We are not powerless, and some policies would help more than others. A straight carbon tax, for instance, would be better than a complex cap-and-trade program. But with a growing population and the existing stock of vehicles and buildings, even good policies and technological breakthroughs will only gradually shift our energy consumption. In the government's projection, renewable energy (wind, solar, some biomass) grows seven times faster than average energy use; still, it's only 7 percent of total consumption by 2030. There is no energy paradise into which McCain, Obama or anyone else can lead us.
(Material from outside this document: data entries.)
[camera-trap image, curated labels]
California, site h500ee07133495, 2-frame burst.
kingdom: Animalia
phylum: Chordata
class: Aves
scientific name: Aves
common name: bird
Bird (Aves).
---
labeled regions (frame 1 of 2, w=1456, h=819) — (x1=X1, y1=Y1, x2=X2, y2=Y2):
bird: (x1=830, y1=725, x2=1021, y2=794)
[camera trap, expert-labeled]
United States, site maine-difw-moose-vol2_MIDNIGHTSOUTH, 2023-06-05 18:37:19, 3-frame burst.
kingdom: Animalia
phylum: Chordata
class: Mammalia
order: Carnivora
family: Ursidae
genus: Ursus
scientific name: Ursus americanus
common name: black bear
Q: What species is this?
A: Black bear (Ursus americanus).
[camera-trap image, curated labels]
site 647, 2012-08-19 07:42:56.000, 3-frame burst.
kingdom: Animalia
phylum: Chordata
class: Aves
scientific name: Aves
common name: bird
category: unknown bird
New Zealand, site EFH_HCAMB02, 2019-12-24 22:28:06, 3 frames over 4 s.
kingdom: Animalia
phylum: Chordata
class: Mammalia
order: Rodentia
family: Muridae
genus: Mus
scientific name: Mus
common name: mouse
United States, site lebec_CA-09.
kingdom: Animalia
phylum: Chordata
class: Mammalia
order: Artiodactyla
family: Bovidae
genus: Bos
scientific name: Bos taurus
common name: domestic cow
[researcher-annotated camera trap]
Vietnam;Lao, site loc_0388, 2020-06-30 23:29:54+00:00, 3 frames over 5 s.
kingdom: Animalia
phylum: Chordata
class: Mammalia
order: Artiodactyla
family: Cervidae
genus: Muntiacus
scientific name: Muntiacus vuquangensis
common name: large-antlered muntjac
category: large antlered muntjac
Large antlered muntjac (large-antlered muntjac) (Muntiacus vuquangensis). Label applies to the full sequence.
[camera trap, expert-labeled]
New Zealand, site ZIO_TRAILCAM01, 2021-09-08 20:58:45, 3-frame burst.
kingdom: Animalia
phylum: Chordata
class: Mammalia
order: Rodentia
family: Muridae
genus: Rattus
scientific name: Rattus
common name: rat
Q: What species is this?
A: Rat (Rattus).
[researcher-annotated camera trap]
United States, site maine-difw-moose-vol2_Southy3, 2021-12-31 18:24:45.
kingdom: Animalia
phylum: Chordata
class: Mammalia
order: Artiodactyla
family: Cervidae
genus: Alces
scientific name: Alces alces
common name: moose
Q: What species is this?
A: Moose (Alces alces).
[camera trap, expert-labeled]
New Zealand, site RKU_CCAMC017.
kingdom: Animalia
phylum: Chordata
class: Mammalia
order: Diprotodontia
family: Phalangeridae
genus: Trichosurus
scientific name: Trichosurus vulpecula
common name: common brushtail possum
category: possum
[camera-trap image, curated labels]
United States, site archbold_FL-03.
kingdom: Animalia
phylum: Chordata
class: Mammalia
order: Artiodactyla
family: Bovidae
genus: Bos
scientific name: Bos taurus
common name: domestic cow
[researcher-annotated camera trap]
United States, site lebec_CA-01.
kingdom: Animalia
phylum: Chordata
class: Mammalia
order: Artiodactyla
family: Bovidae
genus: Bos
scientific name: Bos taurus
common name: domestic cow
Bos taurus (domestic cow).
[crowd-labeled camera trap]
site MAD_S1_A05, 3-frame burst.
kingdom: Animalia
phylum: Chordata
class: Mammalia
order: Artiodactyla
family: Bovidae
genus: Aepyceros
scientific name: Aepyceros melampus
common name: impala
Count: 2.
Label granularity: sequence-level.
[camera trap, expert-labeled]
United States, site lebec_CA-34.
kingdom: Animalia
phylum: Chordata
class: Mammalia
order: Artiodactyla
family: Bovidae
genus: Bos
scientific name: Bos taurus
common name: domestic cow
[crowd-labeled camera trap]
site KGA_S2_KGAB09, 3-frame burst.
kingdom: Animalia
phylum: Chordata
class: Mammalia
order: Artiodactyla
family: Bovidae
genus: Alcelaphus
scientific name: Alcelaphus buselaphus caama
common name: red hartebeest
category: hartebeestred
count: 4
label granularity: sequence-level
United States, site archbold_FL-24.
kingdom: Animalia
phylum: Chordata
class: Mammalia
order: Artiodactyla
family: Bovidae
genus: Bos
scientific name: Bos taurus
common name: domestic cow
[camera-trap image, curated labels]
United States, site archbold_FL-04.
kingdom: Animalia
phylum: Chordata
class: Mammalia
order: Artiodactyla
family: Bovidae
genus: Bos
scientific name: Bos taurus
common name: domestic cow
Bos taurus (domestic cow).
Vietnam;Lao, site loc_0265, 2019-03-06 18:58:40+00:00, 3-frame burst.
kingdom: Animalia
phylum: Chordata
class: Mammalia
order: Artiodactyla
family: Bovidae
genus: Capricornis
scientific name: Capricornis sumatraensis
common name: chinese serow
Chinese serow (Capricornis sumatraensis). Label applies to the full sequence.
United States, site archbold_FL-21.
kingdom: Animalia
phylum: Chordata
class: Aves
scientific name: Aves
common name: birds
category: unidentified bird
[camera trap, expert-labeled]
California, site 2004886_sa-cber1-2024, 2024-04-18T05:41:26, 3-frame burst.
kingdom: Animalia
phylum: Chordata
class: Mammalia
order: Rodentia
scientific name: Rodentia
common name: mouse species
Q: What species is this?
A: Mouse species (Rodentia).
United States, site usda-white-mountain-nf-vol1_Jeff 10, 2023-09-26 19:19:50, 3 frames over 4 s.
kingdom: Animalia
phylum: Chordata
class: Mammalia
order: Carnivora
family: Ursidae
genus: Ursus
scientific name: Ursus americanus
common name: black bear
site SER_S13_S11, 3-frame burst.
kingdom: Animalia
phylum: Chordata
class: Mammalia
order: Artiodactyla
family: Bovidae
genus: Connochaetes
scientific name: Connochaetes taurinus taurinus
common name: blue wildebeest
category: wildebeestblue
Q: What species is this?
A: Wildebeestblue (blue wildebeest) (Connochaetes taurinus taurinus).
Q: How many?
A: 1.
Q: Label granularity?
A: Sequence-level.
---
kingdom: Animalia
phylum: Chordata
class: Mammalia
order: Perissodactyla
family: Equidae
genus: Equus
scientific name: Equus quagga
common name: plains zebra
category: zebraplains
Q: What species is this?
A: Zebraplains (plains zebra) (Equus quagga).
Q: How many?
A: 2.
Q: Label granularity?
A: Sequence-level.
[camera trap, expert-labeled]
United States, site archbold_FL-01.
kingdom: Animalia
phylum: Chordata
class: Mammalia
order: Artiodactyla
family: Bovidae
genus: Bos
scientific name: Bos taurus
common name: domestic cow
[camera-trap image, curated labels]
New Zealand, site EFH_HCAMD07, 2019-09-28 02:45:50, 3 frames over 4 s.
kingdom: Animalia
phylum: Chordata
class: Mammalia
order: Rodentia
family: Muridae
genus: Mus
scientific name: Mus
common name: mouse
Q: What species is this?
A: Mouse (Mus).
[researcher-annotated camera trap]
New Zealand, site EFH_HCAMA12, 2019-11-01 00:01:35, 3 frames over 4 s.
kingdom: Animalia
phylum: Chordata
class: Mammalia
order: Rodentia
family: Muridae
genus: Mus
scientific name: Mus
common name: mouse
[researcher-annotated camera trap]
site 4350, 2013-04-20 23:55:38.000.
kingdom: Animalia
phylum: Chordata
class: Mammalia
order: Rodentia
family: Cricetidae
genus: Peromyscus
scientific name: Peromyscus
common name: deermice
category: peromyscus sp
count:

All this can be seen as the messy process by which democracies reach consensus. "Crises are the only times when we are capable of making difficult decisions," says former Democratic congressman Phil Sharp, who heads the think tank Resources for the Future. High pump prices, he says, "are drawing both parties toward the center": Republicans will be more open to regulation, Democrats to offshore drilling. The next president will find it easier to act. Maybe. But the preamble has involved so many exaggerations and simplicities that it's uncertain whether the ultimate response would make us better, or worse, off.